:: EXTRAIT ::

Début 2025, quelques jours après son anniversaire, Margot se sent mal. Elle se rend chez son gynécologue, persuadée que la douleur est liée à un gros kyste à l’ovaire déjà identifié. « C’est là qu’on s’est rendu compte que j’étais enceinte. C’était tout nouveau, quelques jours à peine », raconte-t-elle.

Quelques années plus tôt, Margot a déjà vécu ce moment : l’annonce d’une grossesse non désirée qui s’avèrera être une grossesse extra-utérine. « On a tout de suite eu très peur que je refasse une grossesse extra-utérine, on ne voyait pas clairement ce qu’il en était car c’était encore trop petit », explique Margot.

Lors d’une grossesse extra-utérine, l’ovule fécondé se coince dans les trompes de Fallope, au lieu de se développer dans l’utérus ; cela peut engendrer des complications graves et parfois mortelles pour la personne enceinte. Cette complication fait partie des problèmes de fertilité rencontrés par les personnes atteintes d’endométriose. Une grossesse extra-utérine peut s’arrêter d’elle-même, par une « fausse couche », ou être évacuée par un avortement thérapeutique. C’est la première option que vivra Margot, aux urgences, quelque temps après la visite chez son gynécologue.

À tout juste 25 ans, Margot a déjà vécu deux grossesses non désirées et à risque pour sa santé ; une situation qu’elle ne souhaite plus revivre. « Il y a quelques années, j’avais déjà demandé à mon gynéco s’il n’existait pas des possibilités de stérilisation pour moi, mais j’étais trop jeune et il refusait de m’opérer, ce que je comprends tout à fait. »

:::

**LE PROBLÈME**
Reprenez le texte sur Margot juste après sa dernière phrase et écrivez la suite. Les enregistrements ci-dessous sont un contenu à part.

:: ENREGISTREMENTS FOURNIS ::

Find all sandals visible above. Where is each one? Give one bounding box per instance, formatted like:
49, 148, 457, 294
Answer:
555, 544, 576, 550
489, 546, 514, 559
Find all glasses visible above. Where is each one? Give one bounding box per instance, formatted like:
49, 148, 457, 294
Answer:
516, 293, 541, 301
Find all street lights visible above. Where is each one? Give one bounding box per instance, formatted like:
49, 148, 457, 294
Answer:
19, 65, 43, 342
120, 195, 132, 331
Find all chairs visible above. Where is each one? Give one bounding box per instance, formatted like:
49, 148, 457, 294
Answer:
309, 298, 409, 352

:::
:: ENREGISTREMENTS FOURNIS ::

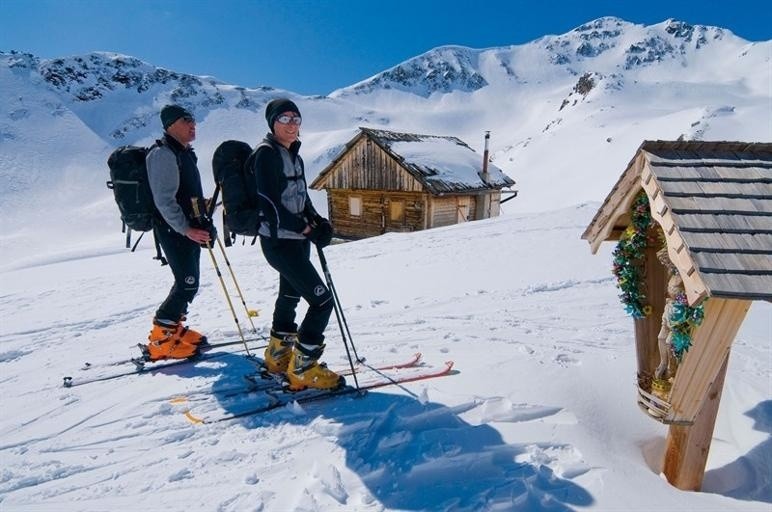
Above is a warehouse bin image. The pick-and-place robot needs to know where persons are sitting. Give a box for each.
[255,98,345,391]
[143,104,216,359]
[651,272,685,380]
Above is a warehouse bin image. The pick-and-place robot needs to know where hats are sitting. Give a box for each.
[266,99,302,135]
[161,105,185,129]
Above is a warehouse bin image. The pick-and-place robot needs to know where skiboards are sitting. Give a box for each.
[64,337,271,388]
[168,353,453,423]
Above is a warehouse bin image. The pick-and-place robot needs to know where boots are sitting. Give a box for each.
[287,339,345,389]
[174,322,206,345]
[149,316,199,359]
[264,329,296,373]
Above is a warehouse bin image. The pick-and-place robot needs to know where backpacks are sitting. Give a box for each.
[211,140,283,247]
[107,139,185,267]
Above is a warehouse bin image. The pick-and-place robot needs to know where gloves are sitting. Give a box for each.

:::

**RÉSULTAT**
Margot ne supporte aucun traitement hormonal et le stérilet en cuivre n’est pas recommandé pour les femmes nullipares et souffrant d’endométriose. Ce mode de contraception, non hormonal, augmente le risque de règles hémorragiques et peut entraîner de fortes douleurs et un rejet du stérilet.

La deuxième fausse couche vécue par Margot, cette année, change la donne. À 25 ans, elle se retrouve face à un choix : risquer de nouvelles grossesses non désirées ou se faire stériliser. « Je n’ai jamais souhaité être enceinte », confie Margot. « En fait, vu que j’ai eu des soucis de santé très tôt, je ne me suis même pas posé cette question. Peut-être que j’aurais voulu un enfant si je n’avais pas souffert d’endométriose, mais je ne le saurai jamais. »

En accord avec son gynécologue, Margot choisit de se faire « clipper les trompes », une intervention qui consiste à obstruer les trompes de Fallope afin d’empêcher la fécondation d’un ovule par un spermatozoïde.

« C’est l’opération qui m’a le plus marquée », déclare-t-elle. « J’ai très mal vécu cette opération, je ne m’y attendais pas du tout. Ce n’était pas le fait de ne plus pouvoir avoir d’enfant, ça n’a rien à voir avec ça. C’était vraiment par rapport à ma féminité, mon rapport à mon corps, à moi-même », détaille la jeune femme.

À la suite du clippage des trompes, pourtant censé être une opération dont la convalescence est rapide, Margot souffre pendant plusieurs mois de douleurs violentes. « J’ai été sous morphine pendant un mois, on a dû me sevrer ensuite. On ne comprenait pas ce que j’avais, les tests ne montraient aucune cause à ces douleurs. »

La jeune femme vit également très mal sa perte temporaire d’indépendance, elle qui est habituée à gérer sa vie selon ses besoins et envies. « Je ne suis pas du tout quelqu’un de patient ; j’ai vraiment dû apprendre », se souvient-elle. Une thérapie lui fera prendre conscience que ses douleurs post-opératoires sont somatiques. « Cette opération m’a profondément changée, comme aucune autre avant. J’ai vraiment appris la résilience », affirme Margot.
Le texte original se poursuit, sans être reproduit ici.